WORK INSTRUCTION: In the entries that follow, find each line with the word "following" and copy it.

(Saved entries)
● ● ● ● ● ● ●
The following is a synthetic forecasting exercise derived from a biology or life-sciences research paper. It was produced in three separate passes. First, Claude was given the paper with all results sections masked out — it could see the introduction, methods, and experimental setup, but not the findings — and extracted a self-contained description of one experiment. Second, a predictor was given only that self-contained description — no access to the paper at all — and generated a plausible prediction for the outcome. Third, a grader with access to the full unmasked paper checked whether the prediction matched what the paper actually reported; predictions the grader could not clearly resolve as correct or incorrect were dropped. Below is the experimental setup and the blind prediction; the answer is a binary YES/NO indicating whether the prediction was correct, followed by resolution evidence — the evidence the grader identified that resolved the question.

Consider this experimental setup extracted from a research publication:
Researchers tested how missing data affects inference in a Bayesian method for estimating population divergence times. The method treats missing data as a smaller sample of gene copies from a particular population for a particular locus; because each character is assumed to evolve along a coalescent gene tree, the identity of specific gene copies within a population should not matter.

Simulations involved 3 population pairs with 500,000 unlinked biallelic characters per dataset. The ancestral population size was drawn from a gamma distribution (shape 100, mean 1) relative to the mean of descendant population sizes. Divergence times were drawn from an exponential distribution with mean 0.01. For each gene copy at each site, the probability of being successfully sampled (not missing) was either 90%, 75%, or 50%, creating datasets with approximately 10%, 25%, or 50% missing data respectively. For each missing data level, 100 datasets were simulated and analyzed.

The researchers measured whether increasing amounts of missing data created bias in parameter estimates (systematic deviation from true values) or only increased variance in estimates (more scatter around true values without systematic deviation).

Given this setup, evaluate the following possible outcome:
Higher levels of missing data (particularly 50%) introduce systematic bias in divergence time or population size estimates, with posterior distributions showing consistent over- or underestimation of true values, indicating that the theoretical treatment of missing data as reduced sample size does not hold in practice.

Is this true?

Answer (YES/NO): NO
● ● ● ● ● ● ●
ANSWER SPACE:
The following is a synthetic forecasting exercise derived from a biology or life-sciences research paper. It was produced in three separate passes. First, Claude was given the paper with all results sections masked out — it could see the introduction, methods, and experimental setup, but not the findings — and extracted a self-contained description of one experiment. Second, a predictor was given only that self-contained description — no access to the paper at all — and generated a plausible prediction for the outcome. Third, a grader with access to the full unmasked paper checked whether the prediction matched what the paper actually reported; predictions the grader could not clearly resolve as correct or incorrect were dropped. Below is the experimental setup and the blind prediction; the answer is a binary YES/NO indicating whether the prediction was correct, followed by resolution evidence — the evidence the grader identified that resolved the question.
Given this setup, evaluate the following possible outcome:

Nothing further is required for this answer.